One hundred ninety-four patients were enrolled from June 20, 2013, to September 26, 2014 at 22 sites in Australia, Canada, Germany, Austria, France, Switzerland, Czech Republic, and Hungary (Supplementary Information File). The sponsor decided to stop the enrolment prematurely (see Supplementary Information File). The decision to stop the enrolment was not in any way related to safety issues. The premature termination resulted in an underpowering of the statistical analyses. Nevertheless, precisely defined MRI scans of this large patient cohort at the maximum magnetic resonance exposure burden provide strong corroboration related to safety aspects and electrical behavior of 146 ICD and pacemaker devices.
Three quarters of the enrolled patients (n = 146) underwent the study-specific MRI and constituted the analysis population described in Table 3. The reasons for not undertaking MRI in 48 patients were pre-procedure exclusion criteria (n = 29), consent withdrawal (n = 14, in 3 cases due to patient anxiety or claustrophobia before or during MRI scans), the investigator’s decision to renounce MRI (n = 3), and loss to follow-up (n = 2).
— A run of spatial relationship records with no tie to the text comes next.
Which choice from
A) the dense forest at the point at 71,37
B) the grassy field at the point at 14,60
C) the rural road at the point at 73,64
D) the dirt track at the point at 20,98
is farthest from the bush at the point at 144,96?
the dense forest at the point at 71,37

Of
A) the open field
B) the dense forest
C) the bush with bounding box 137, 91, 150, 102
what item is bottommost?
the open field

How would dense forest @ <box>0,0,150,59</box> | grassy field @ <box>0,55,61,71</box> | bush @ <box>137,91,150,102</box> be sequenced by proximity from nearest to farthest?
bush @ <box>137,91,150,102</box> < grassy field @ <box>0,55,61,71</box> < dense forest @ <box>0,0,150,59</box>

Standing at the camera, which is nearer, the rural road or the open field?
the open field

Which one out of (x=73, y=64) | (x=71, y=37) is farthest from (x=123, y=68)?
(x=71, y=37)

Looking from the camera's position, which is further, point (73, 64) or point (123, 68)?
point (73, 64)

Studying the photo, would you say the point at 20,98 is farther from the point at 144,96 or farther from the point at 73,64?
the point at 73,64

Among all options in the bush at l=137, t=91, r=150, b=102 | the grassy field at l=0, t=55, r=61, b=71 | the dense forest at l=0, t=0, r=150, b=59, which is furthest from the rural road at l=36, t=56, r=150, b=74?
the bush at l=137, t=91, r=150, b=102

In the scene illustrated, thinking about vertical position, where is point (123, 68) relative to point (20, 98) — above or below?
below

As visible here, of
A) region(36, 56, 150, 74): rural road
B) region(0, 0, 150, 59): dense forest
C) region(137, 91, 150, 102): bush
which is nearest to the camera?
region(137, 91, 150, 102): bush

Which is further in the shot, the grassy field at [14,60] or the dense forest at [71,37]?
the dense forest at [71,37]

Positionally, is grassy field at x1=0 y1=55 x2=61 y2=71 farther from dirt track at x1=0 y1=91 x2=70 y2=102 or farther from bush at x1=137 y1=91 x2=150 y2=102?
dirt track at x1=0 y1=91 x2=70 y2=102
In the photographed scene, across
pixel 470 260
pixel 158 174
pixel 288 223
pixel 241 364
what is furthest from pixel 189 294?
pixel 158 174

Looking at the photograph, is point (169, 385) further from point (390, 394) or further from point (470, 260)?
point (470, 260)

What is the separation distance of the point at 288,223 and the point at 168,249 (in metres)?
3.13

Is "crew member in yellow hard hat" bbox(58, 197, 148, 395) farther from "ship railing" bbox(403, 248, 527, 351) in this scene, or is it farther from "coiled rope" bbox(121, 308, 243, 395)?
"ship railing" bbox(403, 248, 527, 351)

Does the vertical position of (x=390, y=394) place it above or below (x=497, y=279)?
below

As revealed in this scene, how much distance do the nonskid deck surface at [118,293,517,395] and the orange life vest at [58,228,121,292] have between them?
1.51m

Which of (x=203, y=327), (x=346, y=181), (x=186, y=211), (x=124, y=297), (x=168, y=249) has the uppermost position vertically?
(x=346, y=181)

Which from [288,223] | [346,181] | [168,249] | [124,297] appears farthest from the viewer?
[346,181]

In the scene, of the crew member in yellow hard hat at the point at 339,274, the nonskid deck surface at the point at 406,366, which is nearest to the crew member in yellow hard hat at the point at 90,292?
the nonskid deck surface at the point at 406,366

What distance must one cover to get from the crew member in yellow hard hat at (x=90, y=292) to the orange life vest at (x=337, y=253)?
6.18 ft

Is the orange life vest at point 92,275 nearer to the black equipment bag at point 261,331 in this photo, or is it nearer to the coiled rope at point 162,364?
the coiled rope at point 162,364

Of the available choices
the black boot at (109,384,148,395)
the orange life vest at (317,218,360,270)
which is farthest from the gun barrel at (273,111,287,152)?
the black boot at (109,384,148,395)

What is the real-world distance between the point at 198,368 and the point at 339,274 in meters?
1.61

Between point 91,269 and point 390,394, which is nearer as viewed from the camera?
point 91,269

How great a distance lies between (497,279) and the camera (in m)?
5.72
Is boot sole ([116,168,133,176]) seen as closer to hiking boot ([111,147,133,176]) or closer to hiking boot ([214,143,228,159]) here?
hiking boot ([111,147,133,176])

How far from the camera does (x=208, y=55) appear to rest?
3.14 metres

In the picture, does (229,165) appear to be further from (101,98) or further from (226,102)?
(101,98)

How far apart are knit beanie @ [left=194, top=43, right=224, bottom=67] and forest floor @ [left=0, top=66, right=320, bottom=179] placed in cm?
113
Table 4 shows the number of implanted devices from each category contributing separately to the primary hypotheses. The most common system was a dual-chamber ICD (n = 51), followed by a single-chamber ICD (n = 41), CRT-D (n = 27), ICD DX (n = 23), and CRT-P (n = 4). Nearly all pulse generators were placed in the left pectoral region (98%). The lead categories “ICD lead DF-1” and “ICD lead DF-4” were used in 76 and 66 patients, respectively. The Solia S lead was also well-represented (85 patients; 81 leads positioned in RA, 4 in RV). RA leads were mostly positioned in the RA appendage (85%), RV leads in the RV apex (52%) or at septum (42%), and LV leads (Corox) postero-laterally (50%) or laterally (47%).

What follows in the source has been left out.